==== Excerpted data ====
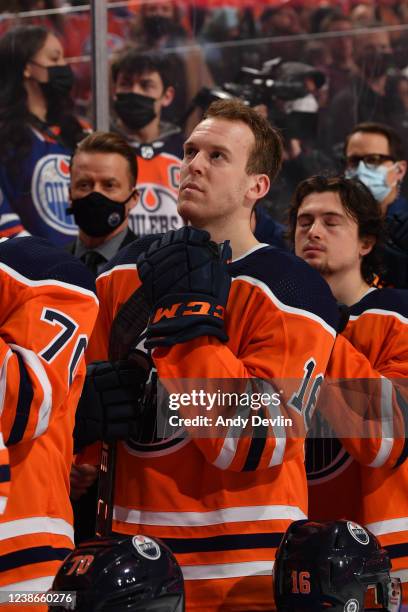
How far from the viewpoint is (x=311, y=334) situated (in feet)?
6.75

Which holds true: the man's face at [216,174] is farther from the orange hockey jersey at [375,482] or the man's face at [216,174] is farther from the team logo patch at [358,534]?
the team logo patch at [358,534]

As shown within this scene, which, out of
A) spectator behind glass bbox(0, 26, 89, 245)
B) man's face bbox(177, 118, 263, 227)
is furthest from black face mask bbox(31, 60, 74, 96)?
man's face bbox(177, 118, 263, 227)

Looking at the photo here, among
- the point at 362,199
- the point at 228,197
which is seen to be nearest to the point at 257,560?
the point at 228,197

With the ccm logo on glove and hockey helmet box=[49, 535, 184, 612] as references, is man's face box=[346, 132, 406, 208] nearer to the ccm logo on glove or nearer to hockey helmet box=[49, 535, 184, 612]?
the ccm logo on glove

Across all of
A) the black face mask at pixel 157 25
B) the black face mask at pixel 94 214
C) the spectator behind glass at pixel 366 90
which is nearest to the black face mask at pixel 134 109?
the black face mask at pixel 157 25

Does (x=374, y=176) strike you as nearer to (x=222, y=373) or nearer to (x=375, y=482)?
(x=375, y=482)

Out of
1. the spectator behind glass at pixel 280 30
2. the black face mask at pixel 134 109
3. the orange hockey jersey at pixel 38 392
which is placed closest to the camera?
the orange hockey jersey at pixel 38 392

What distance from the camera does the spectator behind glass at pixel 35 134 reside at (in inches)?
137

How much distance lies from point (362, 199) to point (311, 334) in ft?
2.68

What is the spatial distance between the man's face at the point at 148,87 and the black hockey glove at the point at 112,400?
71.3 inches

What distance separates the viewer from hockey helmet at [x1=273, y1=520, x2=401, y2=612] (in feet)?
6.01

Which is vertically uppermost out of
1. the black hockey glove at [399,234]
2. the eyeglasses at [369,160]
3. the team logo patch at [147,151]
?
the team logo patch at [147,151]

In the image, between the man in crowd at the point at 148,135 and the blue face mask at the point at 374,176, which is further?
the blue face mask at the point at 374,176

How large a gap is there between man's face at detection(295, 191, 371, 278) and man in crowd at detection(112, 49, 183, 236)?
1.01 m
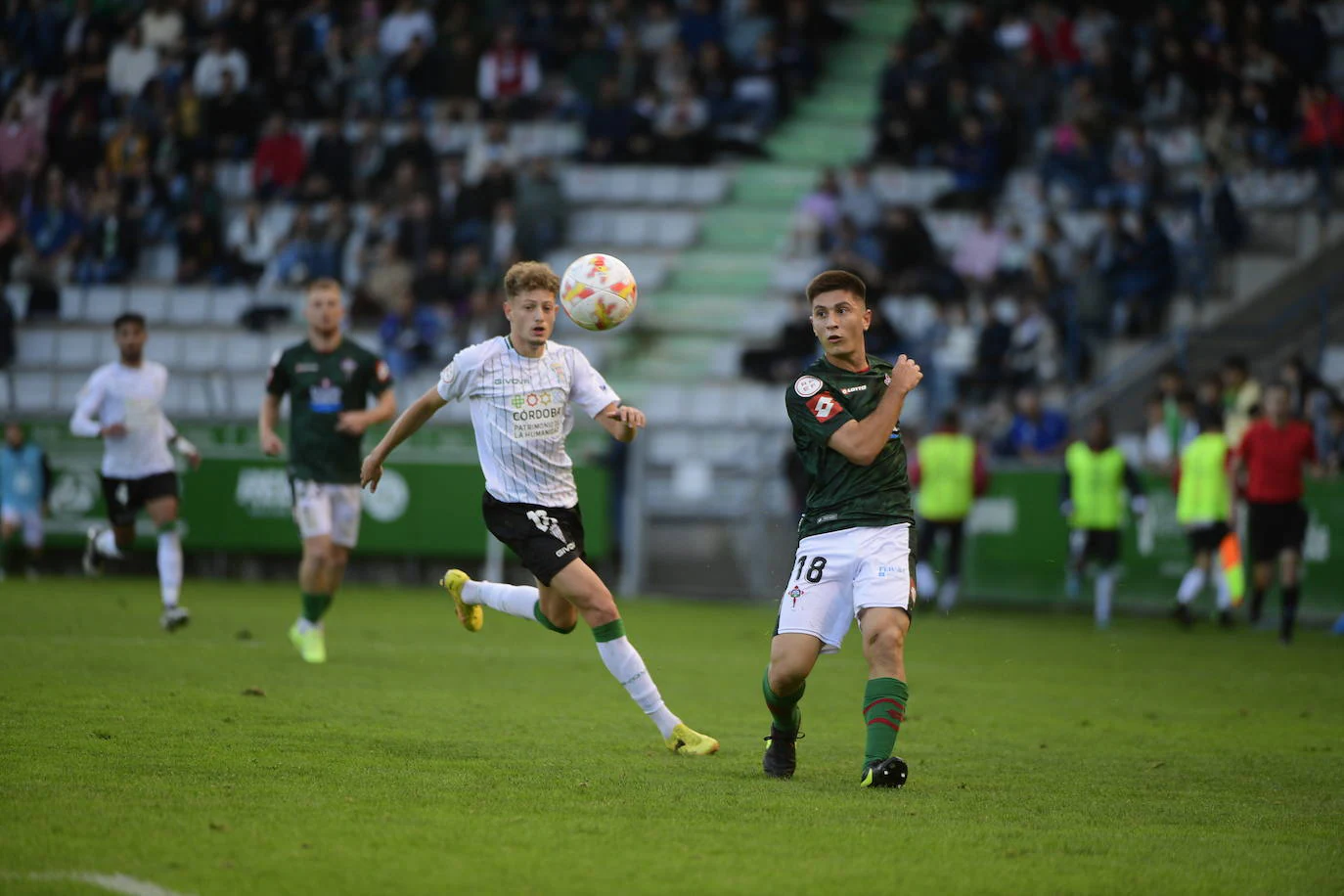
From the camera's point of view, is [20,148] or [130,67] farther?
[130,67]

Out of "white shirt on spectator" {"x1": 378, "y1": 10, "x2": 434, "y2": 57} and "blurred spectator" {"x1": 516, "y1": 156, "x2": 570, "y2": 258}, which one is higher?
"white shirt on spectator" {"x1": 378, "y1": 10, "x2": 434, "y2": 57}

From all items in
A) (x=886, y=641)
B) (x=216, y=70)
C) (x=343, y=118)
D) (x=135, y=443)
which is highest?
(x=216, y=70)

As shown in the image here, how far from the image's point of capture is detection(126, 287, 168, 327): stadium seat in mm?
27203

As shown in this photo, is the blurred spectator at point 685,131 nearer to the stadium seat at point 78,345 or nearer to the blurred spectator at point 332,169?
the blurred spectator at point 332,169

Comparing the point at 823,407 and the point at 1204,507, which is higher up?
the point at 823,407

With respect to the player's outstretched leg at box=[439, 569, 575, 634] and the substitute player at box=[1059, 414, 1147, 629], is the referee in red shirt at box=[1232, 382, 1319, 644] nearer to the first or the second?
the substitute player at box=[1059, 414, 1147, 629]

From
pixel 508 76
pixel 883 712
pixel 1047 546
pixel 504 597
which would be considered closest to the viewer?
pixel 883 712

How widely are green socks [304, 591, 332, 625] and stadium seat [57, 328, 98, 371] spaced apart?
594 inches

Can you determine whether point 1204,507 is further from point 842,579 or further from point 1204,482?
point 842,579

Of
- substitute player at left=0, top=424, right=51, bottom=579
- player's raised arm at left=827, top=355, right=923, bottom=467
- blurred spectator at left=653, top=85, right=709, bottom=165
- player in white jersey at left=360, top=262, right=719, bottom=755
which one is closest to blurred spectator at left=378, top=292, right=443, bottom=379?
substitute player at left=0, top=424, right=51, bottom=579

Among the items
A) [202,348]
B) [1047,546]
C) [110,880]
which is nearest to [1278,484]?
[1047,546]

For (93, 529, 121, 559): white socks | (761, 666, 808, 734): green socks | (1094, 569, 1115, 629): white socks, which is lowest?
(1094, 569, 1115, 629): white socks

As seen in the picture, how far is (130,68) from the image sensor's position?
29656 mm

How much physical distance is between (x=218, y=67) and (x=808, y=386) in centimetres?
2358
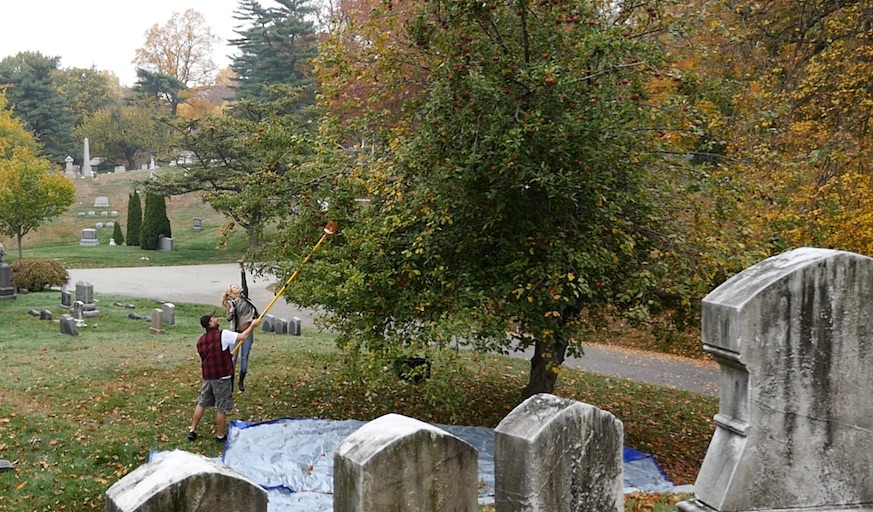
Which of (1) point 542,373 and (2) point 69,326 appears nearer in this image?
====
Reproduce the data above with every occurrence of "spectator behind glass" replaced by "fan behind the glass" and nothing else altered. Leave the pictures out of your answer.

How far from the viewpoint is (x=311, y=334) situated (in feet)?
6.75

Which holds true: the man's face at [216,174] is farther from the orange hockey jersey at [375,482] or the man's face at [216,174] is farther from the team logo patch at [358,534]?
the team logo patch at [358,534]

As shown within this scene, which, out of
A) fan behind the glass bbox(0, 26, 89, 245)
B) man's face bbox(177, 118, 263, 227)
is furthest from black face mask bbox(31, 60, 74, 96)?
man's face bbox(177, 118, 263, 227)

Looking at the photo here, among
- the point at 362,199
- the point at 228,197
which is seen to be nearest to the point at 257,560?
the point at 228,197

With the ccm logo on glove and hockey helmet box=[49, 535, 184, 612] as references, is man's face box=[346, 132, 406, 208] nearer to the ccm logo on glove or nearer to hockey helmet box=[49, 535, 184, 612]?
the ccm logo on glove

Across all of
A) the black face mask at pixel 157 25
B) the black face mask at pixel 94 214
C) the fan behind the glass at pixel 366 90
which is nearest to the black face mask at pixel 134 109?
the black face mask at pixel 157 25

Does (x=374, y=176) strike you as nearer to (x=222, y=373) or nearer to (x=375, y=482)?
(x=375, y=482)

Out of
1. the fan behind the glass at pixel 280 30
2. the black face mask at pixel 134 109
3. the orange hockey jersey at pixel 38 392
which is placed closest to the camera?
the orange hockey jersey at pixel 38 392

What distance from the camera does the fan behind the glass at pixel 35 134 reside at (in inches)?
137

How much distance lies from point (362, 199) to point (311, 334) in ft?
2.68

What is the spatial distance between the man's face at the point at 148,87 and the black hockey glove at the point at 112,400?
71.3 inches

What distance separates the viewer from hockey helmet at [x1=273, y1=520, x2=401, y2=612] (in feet)?
6.01

Which is vertically uppermost out of
1. the black hockey glove at [399,234]
2. the eyeglasses at [369,160]
3. the team logo patch at [147,151]
?
the team logo patch at [147,151]

In the image, between the man in crowd at the point at 148,135 and the blue face mask at the point at 374,176, which is further?
the blue face mask at the point at 374,176

How large a gap is there between man's face at detection(295, 191, 371, 278) and man in crowd at detection(112, 49, 183, 236)?
1.01 m
From the camera's point of view, is [20,148] or [130,67] farther?
[130,67]

Out of "white shirt on spectator" {"x1": 378, "y1": 10, "x2": 434, "y2": 57} and "blurred spectator" {"x1": 516, "y1": 156, "x2": 570, "y2": 258}, which one is higher?
"white shirt on spectator" {"x1": 378, "y1": 10, "x2": 434, "y2": 57}

From all items in
A) (x=886, y=641)
B) (x=216, y=70)
C) (x=343, y=118)
D) (x=135, y=443)
which is highest?
(x=216, y=70)

As shown in the image here, how far from the image's point of capture is detection(126, 287, 168, 327): stadium seat in mm?
27203

As shown in this photo, is the blurred spectator at point 685,131 nearer to the stadium seat at point 78,345 or nearer to the blurred spectator at point 332,169?
the blurred spectator at point 332,169

Comparing the point at 823,407 and the point at 1204,507, which is higher up?
the point at 823,407

With respect to the player's outstretched leg at box=[439, 569, 575, 634] and the substitute player at box=[1059, 414, 1147, 629], is the referee in red shirt at box=[1232, 382, 1319, 644] nearer to the first or the second?
the substitute player at box=[1059, 414, 1147, 629]

From
pixel 508 76
pixel 883 712
pixel 1047 546
pixel 504 597
which would be considered closest to the viewer?
pixel 883 712

How widely are green socks [304, 591, 332, 625] and stadium seat [57, 328, 98, 371] spaced apart?
594 inches

Can you determine whether point 1204,507 is further from point 842,579 or further from point 1204,482?
point 842,579

Of
- substitute player at left=0, top=424, right=51, bottom=579
- player's raised arm at left=827, top=355, right=923, bottom=467
- blurred spectator at left=653, top=85, right=709, bottom=165
- player in white jersey at left=360, top=262, right=719, bottom=755
which one is closest to blurred spectator at left=378, top=292, right=443, bottom=379?
substitute player at left=0, top=424, right=51, bottom=579

Among the items
A) [202,348]
B) [1047,546]
C) [110,880]
which is nearest to [1278,484]?
[1047,546]

For (93, 529, 121, 559): white socks | (761, 666, 808, 734): green socks | (1094, 569, 1115, 629): white socks, which is lowest?
(1094, 569, 1115, 629): white socks

As seen in the picture, how far is (130,68) from the image sensor's position?
29656 mm

How much physical distance is between (x=218, y=67) and (x=808, y=386) in centimetres?
2358
Which of (1) point 542,373 and (2) point 69,326 appears nearer in this image?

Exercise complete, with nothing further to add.